Brain & development

Reduction in peripheral regulatory T cell population in childhood ocular type myasthenia gravis.

PMID 25563663


Myasthenia gravis (MG) is a T-cell dependent and antibody mediated autoimmune disease. Recent studies of adult patients and animal models have shown that regulatory T cells (Tregs) play an important role in the pathogenesis of MG, but little is known about MG in children. This study evaluated the role of peripheral blood Tregs in childhood ocular MG and assessed if Tregs could be an index for estimating immunological status. Clinical data and peripheral lymphocytes were obtained from 13 children with serum AChR antibody-positive ocular type MG and 18 age-matched controls. Committed cells from MG patients were divided into two clinical stages: active (n=12) and remission (n=11). Tregs and Th17 cells were analyzed by flow cytometric analysis based on CD4(+)CD25(+) intracellular Foxp3(+) and CD4(+) intracellular IL-17A(+) fractions, respectively. The percentage of Tregs among peripheral blood CD4(+) T cells in active stage, remission stage, and control groups was 3.3±1.3%, 4.8±1.7%, and 5.0±0.6%, respectively.

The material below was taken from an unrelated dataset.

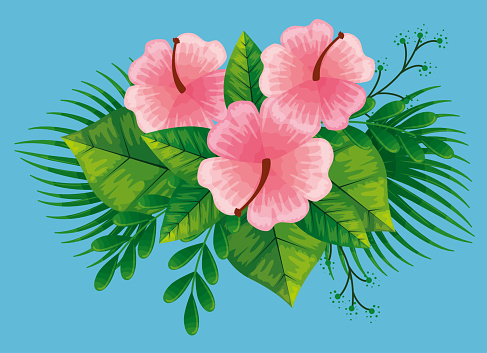 Cute Flowers Pink Color With Branches And Tropical Leafs Stock Illustration Download Image Now Istock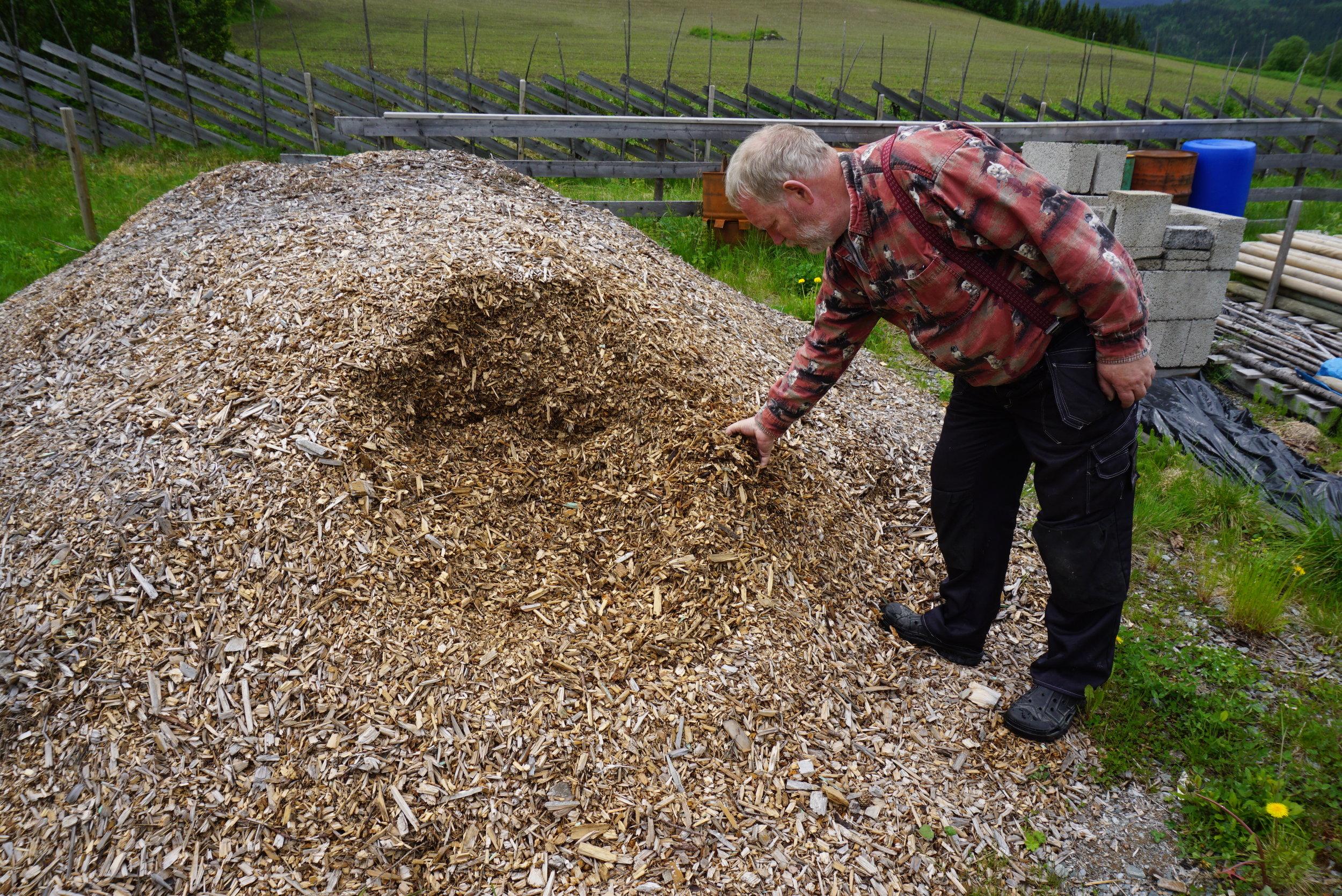 En stor haug med treflis skal forbrennes til bio-kull gjennom sommeren.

The Treg population was significantly lower in the active stage than in the remission stage and controls. Furthermore, Treg percentage was significantly lower during relapse of myasthenia symptoms. We witnessed no remarkable associations between the percentage of Tregs and immune suppressant dosages. A significant reduction in the peripheral Treg population is considered to contribute to the pathophysiology of ocular type childhood MG and may be a marker of immunological state in these patients.